Diego Jiménez

Personal information
- Full name: Diego Octavio Jiménez Villa
- Date of birth: 7 April 1986 (age 38)
- Place of birth: Tepatitlán, Jalisco, Mexico
- Height: 6 ft 0 in (1.83 m)
- Position(s): Defender

Youth career
- 2002–2004: Tecos UAG

Senior career*
- Years: Team / Apps / (Gls)
- 2004–2005: Tecomán / 19 / (0)
- 2005–2017: Tecos / 109 / (3)
- 2008: → New York Red Bulls (loan) / 6 / (0)
- 2011–2012: → Morelia (loan) / 2 / (0)
- 2013: → Merida (loan) / 7 / (0)

= Diego Jiménez (footballer, born 1986) =

Mexican footballer

Diego Octavio Jiménez Villa (born 7 April 1986 in Tepatitlán, Jalisco) is a Mexican former footballer who played as defender for Estudiantes Tecos of Ascenso MX. He is known as "Tepa".

> RECORDS SHOWN
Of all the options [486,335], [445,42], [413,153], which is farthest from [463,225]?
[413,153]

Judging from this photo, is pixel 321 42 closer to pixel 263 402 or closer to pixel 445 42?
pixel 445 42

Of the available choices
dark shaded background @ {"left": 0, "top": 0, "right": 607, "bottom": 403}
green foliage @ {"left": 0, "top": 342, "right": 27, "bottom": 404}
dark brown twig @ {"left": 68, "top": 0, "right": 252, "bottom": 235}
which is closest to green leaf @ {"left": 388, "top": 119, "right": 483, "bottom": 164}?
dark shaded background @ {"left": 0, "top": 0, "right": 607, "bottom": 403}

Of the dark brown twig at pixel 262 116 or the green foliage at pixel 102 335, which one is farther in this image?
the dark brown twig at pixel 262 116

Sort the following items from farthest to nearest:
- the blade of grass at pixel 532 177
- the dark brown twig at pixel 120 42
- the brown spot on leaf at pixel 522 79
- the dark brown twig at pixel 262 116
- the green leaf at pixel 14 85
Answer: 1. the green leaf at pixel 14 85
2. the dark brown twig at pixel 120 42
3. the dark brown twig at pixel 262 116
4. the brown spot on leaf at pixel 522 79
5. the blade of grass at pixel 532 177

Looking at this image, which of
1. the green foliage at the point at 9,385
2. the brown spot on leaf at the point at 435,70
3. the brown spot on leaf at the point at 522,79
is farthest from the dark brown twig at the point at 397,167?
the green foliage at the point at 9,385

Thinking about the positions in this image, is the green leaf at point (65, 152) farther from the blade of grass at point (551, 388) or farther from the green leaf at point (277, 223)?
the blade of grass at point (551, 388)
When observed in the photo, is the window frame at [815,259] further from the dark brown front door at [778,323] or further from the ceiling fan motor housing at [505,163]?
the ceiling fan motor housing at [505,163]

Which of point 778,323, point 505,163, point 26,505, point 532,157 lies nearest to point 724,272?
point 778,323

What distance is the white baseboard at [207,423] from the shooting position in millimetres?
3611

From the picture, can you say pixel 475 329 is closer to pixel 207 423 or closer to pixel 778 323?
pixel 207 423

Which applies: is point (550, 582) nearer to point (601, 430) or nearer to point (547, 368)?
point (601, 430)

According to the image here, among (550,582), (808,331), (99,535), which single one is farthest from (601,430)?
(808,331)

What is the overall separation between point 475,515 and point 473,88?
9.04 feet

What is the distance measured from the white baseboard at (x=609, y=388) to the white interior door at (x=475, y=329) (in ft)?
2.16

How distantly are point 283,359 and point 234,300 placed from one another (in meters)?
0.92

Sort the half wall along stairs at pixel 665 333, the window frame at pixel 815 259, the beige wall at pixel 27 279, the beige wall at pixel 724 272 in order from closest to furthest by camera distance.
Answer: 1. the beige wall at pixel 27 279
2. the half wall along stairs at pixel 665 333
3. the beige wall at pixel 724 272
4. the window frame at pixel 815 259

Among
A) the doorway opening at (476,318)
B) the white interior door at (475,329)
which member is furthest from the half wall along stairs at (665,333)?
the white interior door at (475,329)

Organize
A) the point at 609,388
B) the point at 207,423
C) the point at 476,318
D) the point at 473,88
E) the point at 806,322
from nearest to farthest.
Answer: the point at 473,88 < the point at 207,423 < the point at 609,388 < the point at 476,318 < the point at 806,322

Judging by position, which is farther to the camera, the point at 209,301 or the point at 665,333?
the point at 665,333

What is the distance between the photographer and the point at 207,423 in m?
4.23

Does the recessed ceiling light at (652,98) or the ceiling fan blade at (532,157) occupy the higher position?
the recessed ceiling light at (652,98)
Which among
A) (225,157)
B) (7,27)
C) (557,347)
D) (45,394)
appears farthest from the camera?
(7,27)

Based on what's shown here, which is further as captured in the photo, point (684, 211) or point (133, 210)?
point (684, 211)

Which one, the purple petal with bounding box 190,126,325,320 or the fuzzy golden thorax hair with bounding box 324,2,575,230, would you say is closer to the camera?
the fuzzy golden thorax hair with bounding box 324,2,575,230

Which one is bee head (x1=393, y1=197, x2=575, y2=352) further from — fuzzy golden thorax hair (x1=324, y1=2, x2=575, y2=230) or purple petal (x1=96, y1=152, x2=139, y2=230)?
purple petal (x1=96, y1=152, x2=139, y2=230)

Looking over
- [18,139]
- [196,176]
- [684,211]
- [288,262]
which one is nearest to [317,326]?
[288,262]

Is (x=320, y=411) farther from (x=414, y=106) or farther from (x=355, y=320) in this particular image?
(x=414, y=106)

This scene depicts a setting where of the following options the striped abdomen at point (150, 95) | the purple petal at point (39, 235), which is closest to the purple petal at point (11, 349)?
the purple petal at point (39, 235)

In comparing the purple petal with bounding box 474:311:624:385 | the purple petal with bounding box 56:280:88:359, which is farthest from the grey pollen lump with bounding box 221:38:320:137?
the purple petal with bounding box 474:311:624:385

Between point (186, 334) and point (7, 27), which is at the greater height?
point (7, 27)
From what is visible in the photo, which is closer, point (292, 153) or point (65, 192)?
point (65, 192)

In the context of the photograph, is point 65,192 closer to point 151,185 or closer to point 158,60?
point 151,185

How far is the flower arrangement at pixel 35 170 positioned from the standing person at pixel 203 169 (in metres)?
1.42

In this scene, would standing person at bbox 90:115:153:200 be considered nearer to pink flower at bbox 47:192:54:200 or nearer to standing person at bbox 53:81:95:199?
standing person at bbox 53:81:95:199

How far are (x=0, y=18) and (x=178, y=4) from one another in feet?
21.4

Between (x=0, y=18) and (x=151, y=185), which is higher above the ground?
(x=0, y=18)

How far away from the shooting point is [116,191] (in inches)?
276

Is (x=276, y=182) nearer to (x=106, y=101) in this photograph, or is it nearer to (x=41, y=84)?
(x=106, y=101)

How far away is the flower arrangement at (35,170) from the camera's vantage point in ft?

> BRIEF
Reproduce the section of the Diego Jiménez profile that begins at the words "- Position(s): Defender" and ends after "(loan) / 7 / (0)", changing "New York Red Bulls" to "Red Bull New York".

> ANSWER FOR THIS EXERCISE
- Position(s): Defender

Youth career
- 2002–2004: Tecos UAG

Senior career*
- Years: Team / Apps / (Gls)
- 2004–2005: Tecomán / 19 / (0)
- 2005–2017: Tecos / 109 / (3)
- 2008: → Red Bull New York (loan) / 6 / (0)
- 2011–2012: → Morelia (loan) / 2 / (0)
- 2013: → Merida (loan) / 7 / (0)